■ Written instruction 1
Repeat word for word the passage of the column on USDA's Canadian cattle import rule between "By Alan Guebert" and "with its handiwork.", inclusive.

------------

USDA’s mad cow circus: Act II

By Alan Guebert


After spending the last four years marrying the U.S. cattle market to Canada’s cattle market--the new family’s name is "the integrated North American beef market"--the U.S. Dept. of Agriculture is now saddled with its handiwork.

Canada’s mad cows are America’s problem.

Indeed, in an effort to solve the $4 billion mad cow disaster Up There we’re ready to reopen our markets Down Here to Canadian cattle and beef exports.

But Canada isn’t making it easy. Mad cows--another on Jan. 11--keep popping up Up There faster than government officials Down Here can explain ‘em. Yet like any good, integrated North American brother, we keep trying.

We’re trying with economics: bringing their cattle and beef here will save our carnivores money. USDA’s analysis of the proposed import rule, as noted last week, shows "consumer gains" of 6- to 26-cents per person.

But even that ridiculously paltry benefit is just a guess. There’s no promise that the estimated $2.91 billion less U.S. cattlemen will receive after the border is reopened can or will be passed on to consumers.

A safe bet is that it won’t. After all, U.S. meatpackers are not in the habit of passing windfalls to American meat buyers. And, notes USDA’s economic analysis of the proposed rule, packers will receive windfall profits when the cattle begin moving.

According to USDA, Canadian packers will stop killing slaughter cattle--most will walk across the newly opened bordered--and start killing the nation’s backlog of older cows for two reasons.

First, imports of bone-in, Canadian beef from animals older than 30 months of age will be permitted under the new rule. Since Aug. 2003, only boneless beef from animals under 30 months of age has been allowed.

Second, this seemingly minor rule change means major money for packers because--again, according to USDA’s own analysis--packers can buy cows Up There for $17 per hundredweight (cwt.) and sell the cow beef Down Here for $123 per cwt. That’s real money anywhere.

But Down Here is where it’s headed because U.S. cow slaughter is running 15 percent below year ago levels. That number will grow in 2005 and 2006 as U.S. ranchers retain cows and save heifers to rebuild herds.

In short, we’re short--and getting shorter--of hamburger and Canada has it.

Well, Canada’s packers have it.

The packers Up There are the same as the packers Down Here. According to numbers recently compiled by Canada’s National Farmers Union, Cargill and Tyson collectively kill 60.7 percent of all Canadian beef cattle. Similarly, those two, with Swift and National Beef, kill nearly 84 percent of all U.S. cattle.

That domination of the "integrated" slaughter cattle market also means the Big Boys can’t lose on the cheaper Canadian feeder and fat cattle walking to the U.S. If they can’t get ‘em to fatten in their feedlots, sooner or later they’ll get ‘em to kill in their slaughter plants. Heads they win; tails they win.

Which brings up one of the more curious aspects of the proposed rule. USDA’s import rule mandates Canadian cattle be branded and segregated upon arrival, then kept segregated all the way through the slaughter plant.

USDA estimates its cost of administrating this identity program at $10 per head, or less than one cent per pound--far less than its 2003 estimate that undermined the 2002 Farm Bill’s mandatory country of origin labeling law.

------------

■ Written instruction 2
Reproduce, line for line, the portion of the records below between the lines holding "Beginning at nearest" and "499 centimetres", inclusive.

Dataset items
------------

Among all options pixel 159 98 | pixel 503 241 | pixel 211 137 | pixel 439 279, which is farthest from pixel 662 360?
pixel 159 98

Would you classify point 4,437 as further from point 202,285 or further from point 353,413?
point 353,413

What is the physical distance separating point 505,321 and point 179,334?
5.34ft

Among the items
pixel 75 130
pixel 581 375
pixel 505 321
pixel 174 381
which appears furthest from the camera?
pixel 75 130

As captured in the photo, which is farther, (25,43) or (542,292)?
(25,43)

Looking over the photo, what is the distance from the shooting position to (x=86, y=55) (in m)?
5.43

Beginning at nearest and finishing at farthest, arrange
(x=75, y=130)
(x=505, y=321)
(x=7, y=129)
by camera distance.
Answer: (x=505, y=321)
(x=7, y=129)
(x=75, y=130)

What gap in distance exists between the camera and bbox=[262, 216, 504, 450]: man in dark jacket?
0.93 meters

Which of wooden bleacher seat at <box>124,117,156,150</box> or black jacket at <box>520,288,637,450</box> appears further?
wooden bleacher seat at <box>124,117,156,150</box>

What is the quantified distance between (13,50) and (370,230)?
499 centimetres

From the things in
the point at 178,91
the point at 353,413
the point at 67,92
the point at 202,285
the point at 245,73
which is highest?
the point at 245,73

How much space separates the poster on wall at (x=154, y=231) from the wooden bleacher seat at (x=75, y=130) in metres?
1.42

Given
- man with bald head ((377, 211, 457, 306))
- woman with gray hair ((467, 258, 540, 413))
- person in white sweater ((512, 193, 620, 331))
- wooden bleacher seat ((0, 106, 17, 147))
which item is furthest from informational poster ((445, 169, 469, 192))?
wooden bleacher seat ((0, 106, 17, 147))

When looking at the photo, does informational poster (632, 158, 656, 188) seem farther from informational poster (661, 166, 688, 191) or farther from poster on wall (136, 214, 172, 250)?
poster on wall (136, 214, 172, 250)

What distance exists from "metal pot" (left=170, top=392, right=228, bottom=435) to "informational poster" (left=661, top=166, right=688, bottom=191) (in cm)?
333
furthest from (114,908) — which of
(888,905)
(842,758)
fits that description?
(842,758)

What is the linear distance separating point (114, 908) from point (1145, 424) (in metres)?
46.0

------------

■ Answer 1
By Alan Guebert


After spending the last four years marrying the U.S. cattle market to Canada’s cattle market--the new family’s name is "the integrated North American beef market"--the U.S. Dept. of Agriculture is now saddled with its handiwork.

■ Answer 2
Beginning at nearest and finishing at farthest, arrange
(x=75, y=130)
(x=505, y=321)
(x=7, y=129)
by camera distance.
Answer: (x=505, y=321)
(x=7, y=129)
(x=75, y=130)

What gap in distance exists between the camera and bbox=[262, 216, 504, 450]: man in dark jacket?
0.93 meters

Which of wooden bleacher seat at <box>124,117,156,150</box> or black jacket at <box>520,288,637,450</box> appears further?
wooden bleacher seat at <box>124,117,156,150</box>

What is the quantified distance between (13,50) and (370,230)?
499 centimetres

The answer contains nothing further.